(Instructions for the task)
Could you return all of the records exactly as they stand?

(Task material)
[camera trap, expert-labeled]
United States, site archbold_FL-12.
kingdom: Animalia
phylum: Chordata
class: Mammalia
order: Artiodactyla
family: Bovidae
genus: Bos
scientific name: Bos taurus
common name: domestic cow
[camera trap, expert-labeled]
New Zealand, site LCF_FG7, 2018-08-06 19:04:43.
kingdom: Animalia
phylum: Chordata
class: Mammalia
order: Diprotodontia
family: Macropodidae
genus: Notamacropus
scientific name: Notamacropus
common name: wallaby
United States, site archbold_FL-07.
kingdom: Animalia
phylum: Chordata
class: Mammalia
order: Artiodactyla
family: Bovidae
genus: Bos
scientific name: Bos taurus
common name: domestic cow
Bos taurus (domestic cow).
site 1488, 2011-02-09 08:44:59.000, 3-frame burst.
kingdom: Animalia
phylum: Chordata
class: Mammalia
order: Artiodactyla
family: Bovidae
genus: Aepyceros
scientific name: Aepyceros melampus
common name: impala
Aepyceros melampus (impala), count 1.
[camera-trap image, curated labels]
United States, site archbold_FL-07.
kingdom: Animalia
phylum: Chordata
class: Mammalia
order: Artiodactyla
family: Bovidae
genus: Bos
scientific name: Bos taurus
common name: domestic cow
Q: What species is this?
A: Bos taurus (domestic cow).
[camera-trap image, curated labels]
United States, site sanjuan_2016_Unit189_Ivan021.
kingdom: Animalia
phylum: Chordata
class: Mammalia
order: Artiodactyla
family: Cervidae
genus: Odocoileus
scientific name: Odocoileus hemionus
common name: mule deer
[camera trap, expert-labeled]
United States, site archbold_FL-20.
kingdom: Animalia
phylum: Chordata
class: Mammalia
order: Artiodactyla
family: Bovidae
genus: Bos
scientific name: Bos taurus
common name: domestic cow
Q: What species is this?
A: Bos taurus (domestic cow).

(Written response)
[camera trap, expert-labeled]
United States, site archbold_FL-12.
kingdom: Animalia
phylum: Chordata
class: Mammalia
order: Artiodactyla
family: Bovidae
genus: Bos
scientific name: Bos taurus
common name: domestic cow
[camera trap, expert-labeled]
New Zealand, site LCF_FG7, 2018-08-06 19:04:43.
kingdom: Animalia
phylum: Chordata
class: Mammalia
order: Diprotodontia
family: Macropodidae
genus: Notamacropus
scientific name: Notamacropus
common name: wallaby
United States, site archbold_FL-07.
kingdom: Animalia
phylum: Chordata
class: Mammalia
order: Artiodactyla
family: Bovidae
genus: Bos
scientific name: Bos taurus
common name: domestic cow
Bos taurus (domestic cow).
site 1488, 2011-02-09 08:44:59.000, 3-frame burst.
kingdom: Animalia
phylum: Chordata
class: Mammalia
order: Artiodactyla
family: Bovidae
genus: Aepyceros
scientific name: Aepyceros melampus
common name: impala
Aepyceros melampus (impala), count 1.
[camera-trap image, curated labels]
United States, site archbold_FL-07.
kingdom: Animalia
phylum: Chordata
class: Mammalia
order: Artiodactyla
family: Bovidae
genus: Bos
scientific name: Bos taurus
common name: domestic cow
Q: What species is this?
A: Bos taurus (domestic cow).
[camera-trap image, curated labels]
United States, site sanjuan_2016_Unit189_Ivan021.
kingdom: Animalia
phylum: Chordata
class: Mammalia
order: Artiodactyla
family: Cervidae
genus: Odocoileus
scientific name: Odocoileus hemionus
common name: mule deer
[camera trap, expert-labeled]
United States, site archbold_FL-20.
kingdom: Animalia
phylum: Chordata
class: Mammalia
order: Artiodactyla
family: Bovidae
genus: Bos
scientific name: Bos taurus
common name: domestic cow
Q: What species is this?
A: Bos taurus (domestic cow).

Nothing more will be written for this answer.